INPUT MATERIAL -
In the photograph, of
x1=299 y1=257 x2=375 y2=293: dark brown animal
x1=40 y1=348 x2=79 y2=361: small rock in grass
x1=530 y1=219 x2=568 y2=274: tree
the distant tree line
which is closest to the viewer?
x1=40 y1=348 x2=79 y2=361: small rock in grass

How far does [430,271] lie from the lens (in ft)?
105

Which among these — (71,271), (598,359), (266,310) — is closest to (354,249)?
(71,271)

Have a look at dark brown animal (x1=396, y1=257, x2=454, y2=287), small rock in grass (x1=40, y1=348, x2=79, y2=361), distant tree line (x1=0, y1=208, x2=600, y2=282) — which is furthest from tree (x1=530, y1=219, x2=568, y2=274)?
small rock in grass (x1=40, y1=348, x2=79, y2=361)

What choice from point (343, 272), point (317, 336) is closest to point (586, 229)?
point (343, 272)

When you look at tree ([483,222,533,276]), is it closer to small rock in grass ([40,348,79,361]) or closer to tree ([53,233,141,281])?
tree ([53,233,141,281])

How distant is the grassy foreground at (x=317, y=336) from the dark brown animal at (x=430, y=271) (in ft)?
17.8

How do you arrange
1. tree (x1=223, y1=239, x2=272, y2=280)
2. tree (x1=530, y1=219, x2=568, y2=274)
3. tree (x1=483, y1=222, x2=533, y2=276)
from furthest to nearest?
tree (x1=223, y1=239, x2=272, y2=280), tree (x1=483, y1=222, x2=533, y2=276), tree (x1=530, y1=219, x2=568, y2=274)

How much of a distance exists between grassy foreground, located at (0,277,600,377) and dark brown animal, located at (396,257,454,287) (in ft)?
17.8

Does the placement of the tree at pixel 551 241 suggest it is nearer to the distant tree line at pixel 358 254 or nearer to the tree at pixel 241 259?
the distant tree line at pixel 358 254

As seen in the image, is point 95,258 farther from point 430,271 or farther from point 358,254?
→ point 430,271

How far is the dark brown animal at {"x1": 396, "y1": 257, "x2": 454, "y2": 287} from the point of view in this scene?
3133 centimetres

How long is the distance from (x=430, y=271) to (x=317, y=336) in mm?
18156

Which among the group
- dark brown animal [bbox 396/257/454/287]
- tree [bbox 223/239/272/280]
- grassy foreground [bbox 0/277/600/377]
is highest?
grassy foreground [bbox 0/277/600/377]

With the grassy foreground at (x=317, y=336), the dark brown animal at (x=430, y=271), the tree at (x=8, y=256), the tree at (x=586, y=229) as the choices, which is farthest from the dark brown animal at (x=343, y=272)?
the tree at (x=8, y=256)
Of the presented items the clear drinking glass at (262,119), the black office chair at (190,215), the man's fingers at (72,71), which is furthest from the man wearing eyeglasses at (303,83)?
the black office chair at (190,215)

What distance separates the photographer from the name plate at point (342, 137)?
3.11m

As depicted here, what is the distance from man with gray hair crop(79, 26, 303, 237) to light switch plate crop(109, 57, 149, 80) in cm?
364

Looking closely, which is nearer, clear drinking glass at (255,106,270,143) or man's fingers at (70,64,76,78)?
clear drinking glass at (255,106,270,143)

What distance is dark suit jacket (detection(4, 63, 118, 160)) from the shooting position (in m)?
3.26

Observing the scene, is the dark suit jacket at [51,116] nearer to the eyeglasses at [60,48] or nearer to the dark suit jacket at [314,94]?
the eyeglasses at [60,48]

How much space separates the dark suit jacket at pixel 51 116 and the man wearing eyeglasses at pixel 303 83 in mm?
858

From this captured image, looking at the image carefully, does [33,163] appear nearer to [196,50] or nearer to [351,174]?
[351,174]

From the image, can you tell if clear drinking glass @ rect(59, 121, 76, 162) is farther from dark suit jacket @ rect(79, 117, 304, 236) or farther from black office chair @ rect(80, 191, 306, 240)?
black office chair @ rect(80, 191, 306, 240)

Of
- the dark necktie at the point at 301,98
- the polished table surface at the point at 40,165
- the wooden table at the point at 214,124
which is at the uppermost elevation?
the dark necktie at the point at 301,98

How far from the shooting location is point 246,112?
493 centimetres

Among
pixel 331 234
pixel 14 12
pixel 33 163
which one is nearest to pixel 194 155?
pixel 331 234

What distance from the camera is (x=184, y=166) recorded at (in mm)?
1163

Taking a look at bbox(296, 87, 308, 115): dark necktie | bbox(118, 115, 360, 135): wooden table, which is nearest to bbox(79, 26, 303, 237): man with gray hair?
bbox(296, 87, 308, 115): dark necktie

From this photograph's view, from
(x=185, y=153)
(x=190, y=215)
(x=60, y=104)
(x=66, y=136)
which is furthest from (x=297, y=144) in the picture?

WORK TO COMPLETE - Your task is to repeat each line of the material exactly.

THE ANSWER -
In the photograph, of
x1=299 y1=257 x2=375 y2=293: dark brown animal
x1=40 y1=348 x2=79 y2=361: small rock in grass
x1=530 y1=219 x2=568 y2=274: tree
the distant tree line
which is closest to the viewer?
x1=40 y1=348 x2=79 y2=361: small rock in grass

How far does [430,271] lie from the lens (in ft)?
105

Which among these — (71,271), (598,359), (266,310) — is closest to (354,249)?
(71,271)

Have a look at dark brown animal (x1=396, y1=257, x2=454, y2=287), small rock in grass (x1=40, y1=348, x2=79, y2=361), distant tree line (x1=0, y1=208, x2=600, y2=282) — which is furthest from tree (x1=530, y1=219, x2=568, y2=274)?
small rock in grass (x1=40, y1=348, x2=79, y2=361)

What choice from point (343, 272), point (317, 336) is closest to point (586, 229)?
point (343, 272)

When you look at tree ([483,222,533,276]), is it closer to small rock in grass ([40,348,79,361]) or closer to tree ([53,233,141,281])?
tree ([53,233,141,281])

How distant is the grassy foreground at (x=317, y=336) from the dark brown animal at (x=430, y=271) (in ft)?
17.8

How do you arrange
1. tree (x1=223, y1=239, x2=272, y2=280)
2. tree (x1=530, y1=219, x2=568, y2=274)
3. tree (x1=483, y1=222, x2=533, y2=276)
from furthest to nearest?
tree (x1=223, y1=239, x2=272, y2=280), tree (x1=483, y1=222, x2=533, y2=276), tree (x1=530, y1=219, x2=568, y2=274)

How much of a distance exists between grassy foreground, located at (0,277,600,377) and dark brown animal, located at (396,257,454,287) (in ft)?
17.8

Does the placement of the tree at pixel 551 241 suggest it is nearer to the distant tree line at pixel 358 254 or nearer to the tree at pixel 241 259?
the distant tree line at pixel 358 254

As seen in the image, is point 95,258 farther from point 430,271 or farther from point 358,254?
→ point 430,271

How far is the dark brown animal at {"x1": 396, "y1": 257, "x2": 454, "y2": 287} from the point of view in this scene?
3133 centimetres

How long is the distance from (x=430, y=271) to (x=317, y=336) in mm?
18156

Which among the group
- dark brown animal [bbox 396/257/454/287]
- tree [bbox 223/239/272/280]
- grassy foreground [bbox 0/277/600/377]
is highest?
grassy foreground [bbox 0/277/600/377]

With the grassy foreground at (x=317, y=336), the dark brown animal at (x=430, y=271), the tree at (x=8, y=256), the tree at (x=586, y=229) as the choices, which is farthest from the dark brown animal at (x=343, y=272)?
the tree at (x=8, y=256)
Of the presented items the clear drinking glass at (262,119), the black office chair at (190,215), the man's fingers at (72,71), which is furthest from the man wearing eyeglasses at (303,83)?
the black office chair at (190,215)

What distance separates the photographer from the name plate at point (342, 137)?
3.11m

As depicted here, what is the distance from man with gray hair crop(79, 26, 303, 237) to light switch plate crop(109, 57, 149, 80) in cm?
364

Looking closely, which is nearer, clear drinking glass at (255,106,270,143) or man's fingers at (70,64,76,78)?
clear drinking glass at (255,106,270,143)

What distance is dark suit jacket (detection(4, 63, 118, 160)) from the shooting position (in m)?
3.26

Observing the scene, is the dark suit jacket at [51,116] nearer to the eyeglasses at [60,48] or nearer to the dark suit jacket at [314,94]?
the eyeglasses at [60,48]

How much space separates the dark suit jacket at pixel 51 116 and the man wearing eyeglasses at pixel 303 83 in mm?
858

From this captured image, looking at the image carefully, does [33,163] appear nearer to [196,50] or nearer to [351,174]?
[351,174]

From the image, can you tell if clear drinking glass @ rect(59, 121, 76, 162) is farther from dark suit jacket @ rect(79, 117, 304, 236) or farther from black office chair @ rect(80, 191, 306, 240)?
black office chair @ rect(80, 191, 306, 240)

Of
- the dark necktie at the point at 301,98
- the polished table surface at the point at 40,165
- the wooden table at the point at 214,124
which is at the uppermost elevation?
the dark necktie at the point at 301,98

How far from the shooting location is point 246,112?
493 centimetres

Among
pixel 331 234
pixel 14 12
pixel 33 163
which one is nearest to pixel 194 155?
pixel 331 234

What distance from the camera is (x=184, y=166) recorded at (in mm)?
1163

Taking a look at bbox(296, 87, 308, 115): dark necktie | bbox(118, 115, 360, 135): wooden table, which is nearest to bbox(79, 26, 303, 237): man with gray hair?
bbox(296, 87, 308, 115): dark necktie

From this photograph's view, from
(x=185, y=153)
(x=190, y=215)
(x=60, y=104)
(x=66, y=136)
which is furthest from (x=297, y=144) in the picture?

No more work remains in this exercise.